Commander of National Guard
- In office: 1961–1963
- Predecessor: Badr bin Saud
- Successor: Sultan bin Saud
- Monarch: King Saud
- Born: 1946 (age 79–80) Riyadh
- Issue: 7

Names
- Mansour bin Saud bin Abdulaziz
- House: Al Saud
- Father: King Saud
- Mother: Terkiyah Mohammed Al Abdulaziz

= Mansour bin Saud Al Saud =

Saudi royal, businessman, and military officer (born 1946)

Mansour bin Saud Al Saud (منصور بن سعود آل سعود; born 1946) is a Saudi Arabian businessman and former military officer. He is a member of the House of Saud, grandson of King Abdulaziz, and son of King Saud.

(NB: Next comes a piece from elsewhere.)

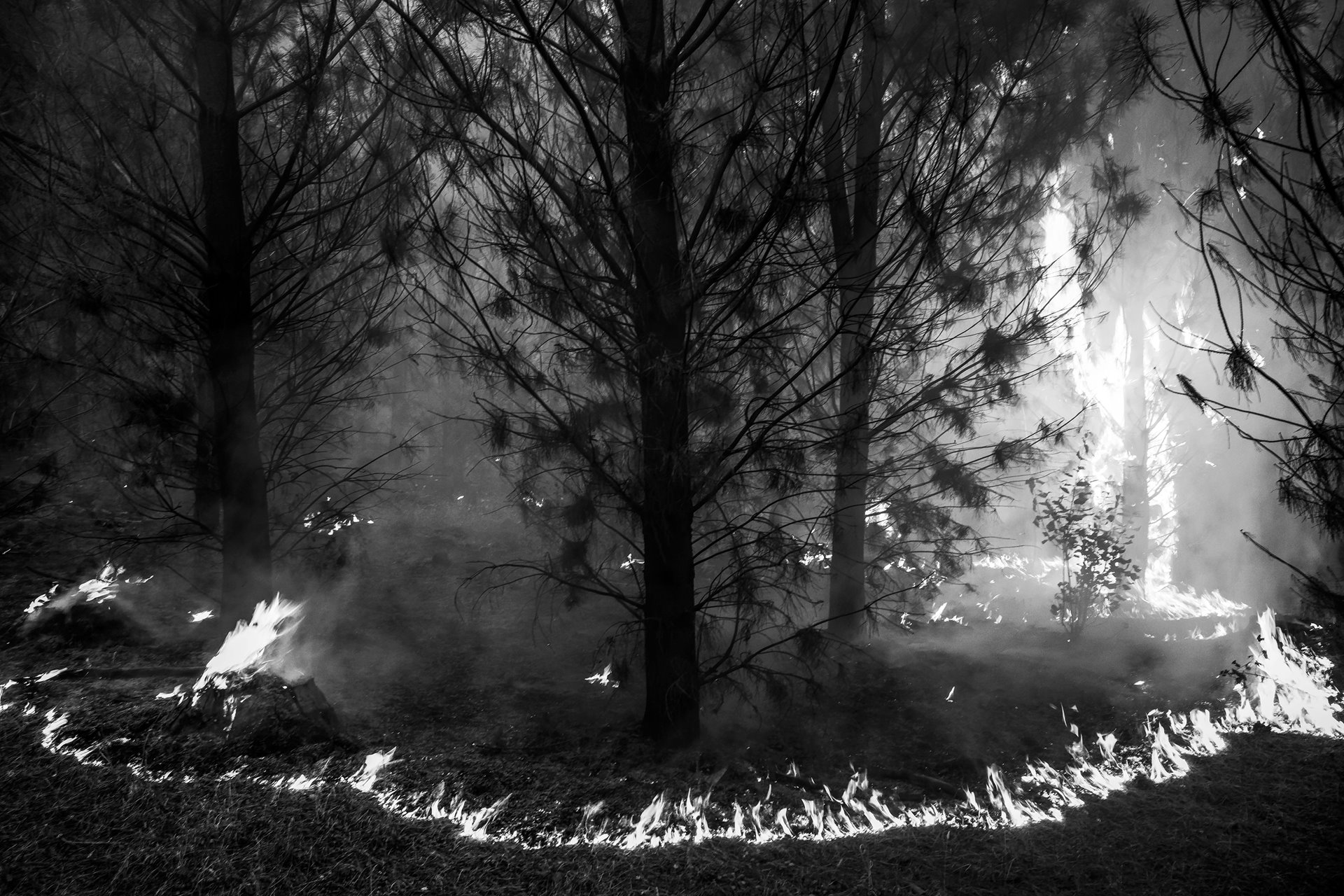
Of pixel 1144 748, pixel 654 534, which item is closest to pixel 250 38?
pixel 654 534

==Early life and education==
Prince Mansour was born in 1946 in Riyadh. He is the fifteenth child of King Saud, and his mother is Terkiyah Mohammed Al Abdulaziz. Prince Mansour is a high school graduate. His full siblings include Princess Dalal, Prince Abdullah, Prince Turki and Prince Al Waleed.

==Career==
During the reign of King Saud, Prince Mansour was the commander of the Saudi National Guard between 1961 and 1963. He replaced his brother Prince Badr in the post. Another of his brothers, Prince Sultan, succeeded Prince Mansour as the commander of the National Guard.

Prince Mansour's next post was as chief of the royal court from 1963 to 1964. He supported King Saud in his struggle against Mansour's uncle, Crown Prince Faisal. After his father abdicated and Faisal became king, Prince Mansour did not pledge allegiance to the new king, unlike some of his brothers. He accompanied his father in exile and also, in his visits to Cairo and Yemen during this period.

In the mid-1970s Prince Mansour founded construction and cement companies in Riyadh.

==Personal life==
Prince Mansour is married and has seven children, four daughters and three sons. One of his daughters, Dima bint Mansour, opened a fashion concept store, Personage, in Saudi Arabia in 2018.

Prince Mansour lives in Paris, France. He is an honorary member of Al Nassr FC.